§ EXERCISE REQUIREMENTS:
Which lines in the records below contain the string "nearer"? Pull out every such line, treating uppercase and lowercase as different.

§ RECORD LIST:
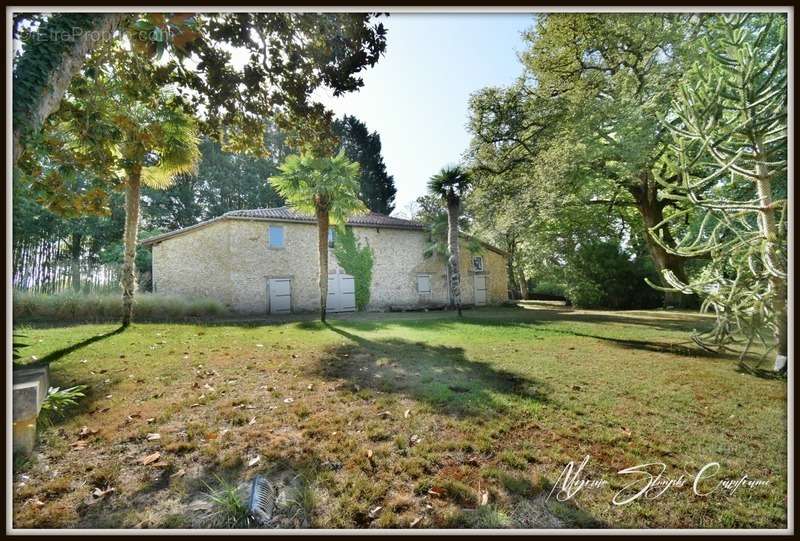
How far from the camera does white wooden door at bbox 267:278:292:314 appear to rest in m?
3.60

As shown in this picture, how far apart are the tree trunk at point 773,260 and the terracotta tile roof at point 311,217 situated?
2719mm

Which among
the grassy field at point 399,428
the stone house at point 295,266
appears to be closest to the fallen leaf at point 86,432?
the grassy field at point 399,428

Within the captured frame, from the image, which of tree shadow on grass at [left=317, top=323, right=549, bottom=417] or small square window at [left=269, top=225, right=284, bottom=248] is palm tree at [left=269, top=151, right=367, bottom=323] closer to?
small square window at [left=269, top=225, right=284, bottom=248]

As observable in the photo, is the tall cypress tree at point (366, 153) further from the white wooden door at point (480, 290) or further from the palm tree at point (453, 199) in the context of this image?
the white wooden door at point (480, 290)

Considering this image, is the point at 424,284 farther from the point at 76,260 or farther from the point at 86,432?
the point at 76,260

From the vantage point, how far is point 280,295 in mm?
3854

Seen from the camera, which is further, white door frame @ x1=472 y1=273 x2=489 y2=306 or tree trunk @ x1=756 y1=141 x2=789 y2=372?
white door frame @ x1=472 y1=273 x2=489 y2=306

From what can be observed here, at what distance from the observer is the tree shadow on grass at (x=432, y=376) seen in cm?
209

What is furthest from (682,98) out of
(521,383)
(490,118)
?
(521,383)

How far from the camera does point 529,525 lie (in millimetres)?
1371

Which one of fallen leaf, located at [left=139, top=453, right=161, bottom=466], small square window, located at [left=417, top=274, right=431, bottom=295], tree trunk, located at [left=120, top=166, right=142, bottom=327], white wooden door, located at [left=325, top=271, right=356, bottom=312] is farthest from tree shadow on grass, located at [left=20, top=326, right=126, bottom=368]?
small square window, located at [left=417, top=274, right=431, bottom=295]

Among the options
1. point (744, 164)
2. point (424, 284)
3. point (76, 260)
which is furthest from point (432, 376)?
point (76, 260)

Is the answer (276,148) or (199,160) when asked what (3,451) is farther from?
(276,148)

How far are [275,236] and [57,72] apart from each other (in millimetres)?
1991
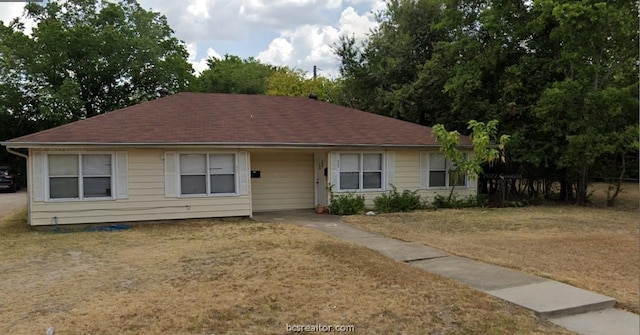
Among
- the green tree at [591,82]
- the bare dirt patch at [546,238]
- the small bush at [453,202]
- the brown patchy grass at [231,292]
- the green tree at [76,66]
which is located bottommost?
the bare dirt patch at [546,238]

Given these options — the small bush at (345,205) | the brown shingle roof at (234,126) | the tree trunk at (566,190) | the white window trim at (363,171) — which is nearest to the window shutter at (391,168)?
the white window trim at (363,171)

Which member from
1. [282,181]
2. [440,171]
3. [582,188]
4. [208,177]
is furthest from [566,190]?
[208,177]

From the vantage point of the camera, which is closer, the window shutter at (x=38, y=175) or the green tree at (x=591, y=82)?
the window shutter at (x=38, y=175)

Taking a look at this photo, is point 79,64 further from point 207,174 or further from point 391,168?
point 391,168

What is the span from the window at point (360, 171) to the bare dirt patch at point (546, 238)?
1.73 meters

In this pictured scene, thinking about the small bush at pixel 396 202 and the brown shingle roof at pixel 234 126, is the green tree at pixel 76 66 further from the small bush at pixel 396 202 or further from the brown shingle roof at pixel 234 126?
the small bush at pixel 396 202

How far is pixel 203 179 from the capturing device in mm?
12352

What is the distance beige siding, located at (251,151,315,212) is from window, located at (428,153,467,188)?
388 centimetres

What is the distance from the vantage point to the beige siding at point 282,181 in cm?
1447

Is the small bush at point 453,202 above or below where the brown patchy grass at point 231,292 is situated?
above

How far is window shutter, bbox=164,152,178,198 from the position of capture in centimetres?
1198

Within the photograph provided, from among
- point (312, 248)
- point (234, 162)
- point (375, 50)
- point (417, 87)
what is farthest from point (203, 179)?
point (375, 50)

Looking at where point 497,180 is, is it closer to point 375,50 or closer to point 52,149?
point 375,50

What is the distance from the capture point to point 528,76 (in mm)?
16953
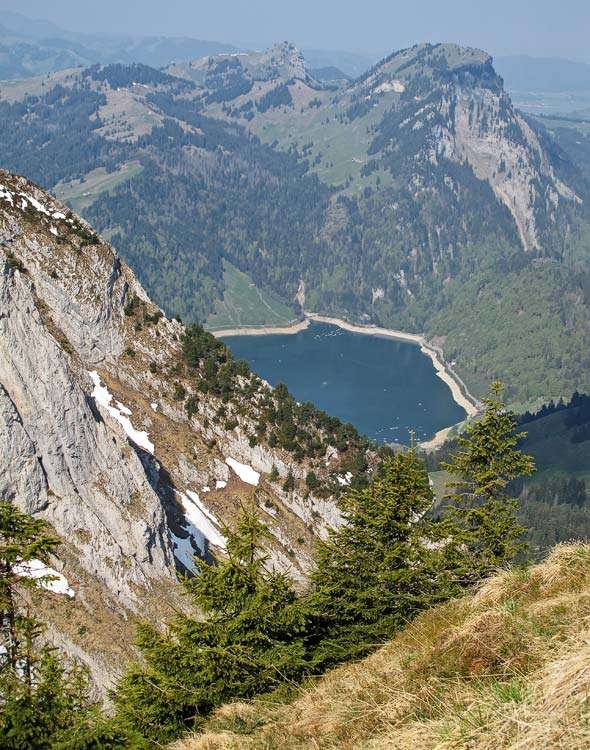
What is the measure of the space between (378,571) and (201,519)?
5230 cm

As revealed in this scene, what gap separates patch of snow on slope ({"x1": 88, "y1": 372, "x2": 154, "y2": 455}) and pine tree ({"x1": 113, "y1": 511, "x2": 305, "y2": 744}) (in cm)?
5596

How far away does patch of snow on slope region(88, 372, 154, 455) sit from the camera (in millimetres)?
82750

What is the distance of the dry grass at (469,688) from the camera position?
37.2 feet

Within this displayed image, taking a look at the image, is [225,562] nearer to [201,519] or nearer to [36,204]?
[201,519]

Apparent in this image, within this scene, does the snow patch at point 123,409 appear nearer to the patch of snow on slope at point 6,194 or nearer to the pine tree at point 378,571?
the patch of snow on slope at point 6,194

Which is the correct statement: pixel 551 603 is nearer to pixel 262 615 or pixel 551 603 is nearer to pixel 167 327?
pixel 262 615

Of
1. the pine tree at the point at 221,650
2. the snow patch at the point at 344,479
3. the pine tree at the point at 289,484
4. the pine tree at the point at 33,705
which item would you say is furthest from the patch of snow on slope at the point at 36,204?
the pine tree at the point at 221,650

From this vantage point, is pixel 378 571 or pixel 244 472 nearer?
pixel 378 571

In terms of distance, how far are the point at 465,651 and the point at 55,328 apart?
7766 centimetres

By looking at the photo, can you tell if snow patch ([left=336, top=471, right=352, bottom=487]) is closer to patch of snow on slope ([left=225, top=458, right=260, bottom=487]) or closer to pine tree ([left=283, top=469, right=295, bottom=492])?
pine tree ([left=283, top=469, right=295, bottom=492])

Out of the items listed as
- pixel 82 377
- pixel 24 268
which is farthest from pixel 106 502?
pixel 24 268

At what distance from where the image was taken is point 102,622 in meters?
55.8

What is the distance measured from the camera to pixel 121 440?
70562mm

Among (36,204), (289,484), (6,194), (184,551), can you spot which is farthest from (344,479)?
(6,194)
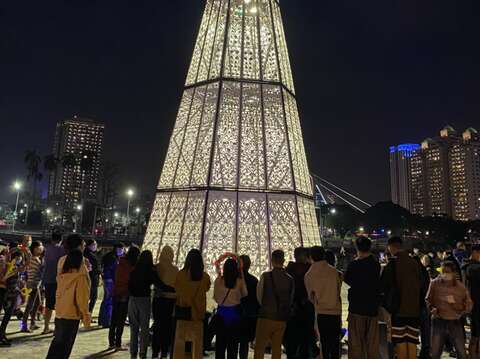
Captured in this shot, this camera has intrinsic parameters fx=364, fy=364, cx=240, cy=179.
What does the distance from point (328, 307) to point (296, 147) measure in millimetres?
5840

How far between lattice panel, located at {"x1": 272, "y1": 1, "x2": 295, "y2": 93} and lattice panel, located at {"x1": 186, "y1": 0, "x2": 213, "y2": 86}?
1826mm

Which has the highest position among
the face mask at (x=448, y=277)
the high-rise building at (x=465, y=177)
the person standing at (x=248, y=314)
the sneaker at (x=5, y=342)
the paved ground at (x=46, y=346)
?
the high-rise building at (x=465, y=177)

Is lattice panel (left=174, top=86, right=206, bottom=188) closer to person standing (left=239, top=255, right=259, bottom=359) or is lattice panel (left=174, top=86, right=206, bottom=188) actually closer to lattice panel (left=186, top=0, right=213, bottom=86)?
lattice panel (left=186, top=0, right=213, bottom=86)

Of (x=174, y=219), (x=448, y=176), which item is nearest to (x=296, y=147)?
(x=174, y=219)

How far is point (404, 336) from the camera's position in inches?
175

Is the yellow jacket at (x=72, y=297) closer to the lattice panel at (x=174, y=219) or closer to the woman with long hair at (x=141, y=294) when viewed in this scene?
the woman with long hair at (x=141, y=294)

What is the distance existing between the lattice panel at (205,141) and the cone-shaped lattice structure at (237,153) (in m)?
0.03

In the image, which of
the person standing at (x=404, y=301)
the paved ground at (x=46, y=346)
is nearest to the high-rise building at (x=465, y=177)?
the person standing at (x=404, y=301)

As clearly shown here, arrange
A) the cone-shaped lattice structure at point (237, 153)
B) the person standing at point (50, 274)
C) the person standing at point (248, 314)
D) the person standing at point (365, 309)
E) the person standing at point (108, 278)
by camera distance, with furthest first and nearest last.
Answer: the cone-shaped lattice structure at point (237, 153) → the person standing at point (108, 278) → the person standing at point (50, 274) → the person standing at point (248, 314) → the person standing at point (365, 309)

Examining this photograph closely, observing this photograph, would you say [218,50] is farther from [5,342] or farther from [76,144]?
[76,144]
--
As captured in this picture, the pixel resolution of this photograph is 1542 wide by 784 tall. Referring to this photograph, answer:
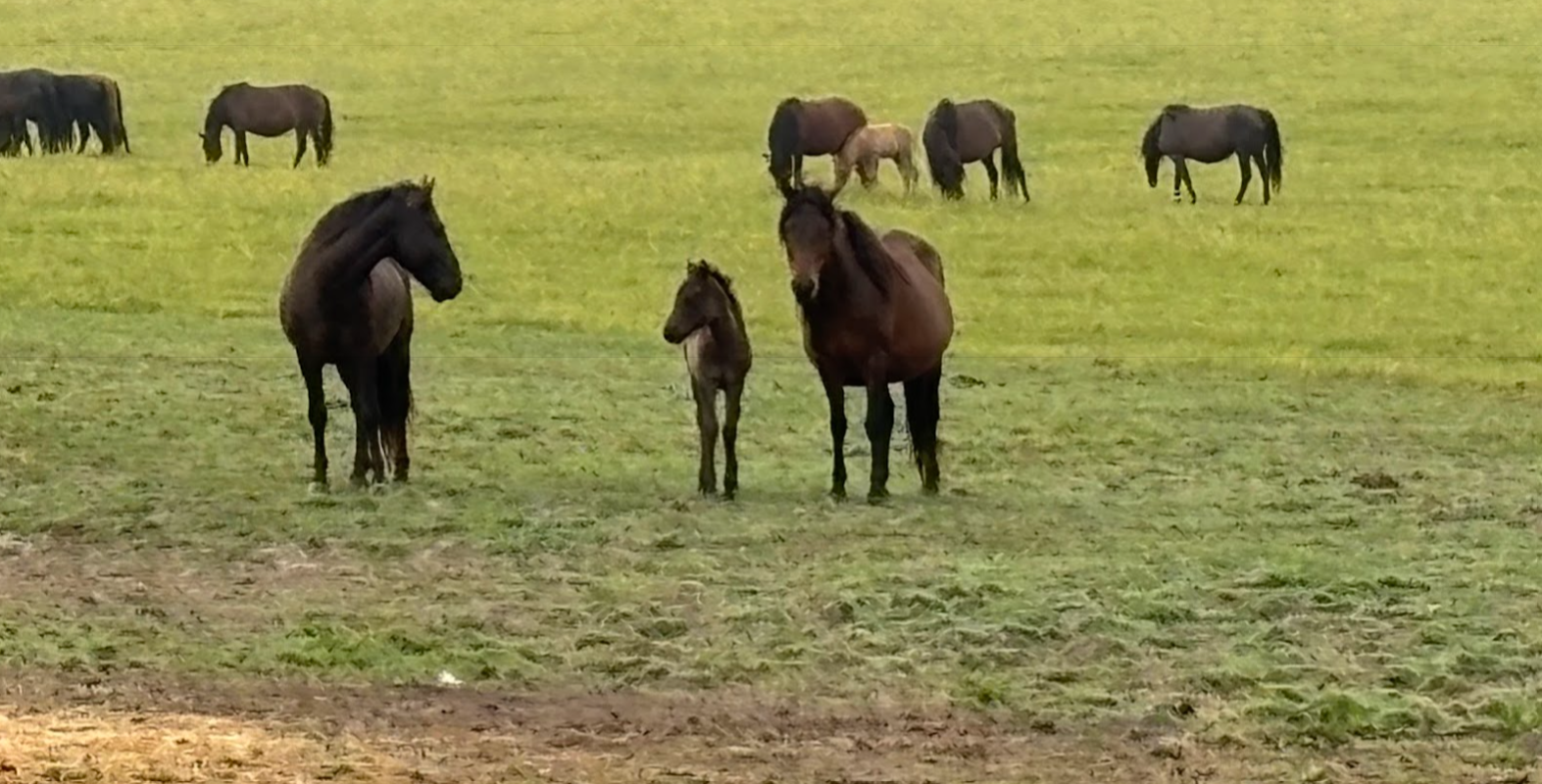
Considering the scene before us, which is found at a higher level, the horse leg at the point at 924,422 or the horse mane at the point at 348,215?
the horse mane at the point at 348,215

§ EXERCISE RESULT:
Within this displayed image, taking a look at the image, is [225,562] nearer to [201,519] or nearer to [36,204]?
Apparent in this image, within this scene, does the snow patch at point 123,409 appear nearer to the patch of snow on slope at point 6,194 or nearer to the pine tree at point 378,571?
Which is the correct statement: pixel 551 603 is nearer to pixel 262 615 or pixel 551 603 is nearer to pixel 167 327?
From this vantage point, is pixel 378 571 or pixel 244 472 nearer?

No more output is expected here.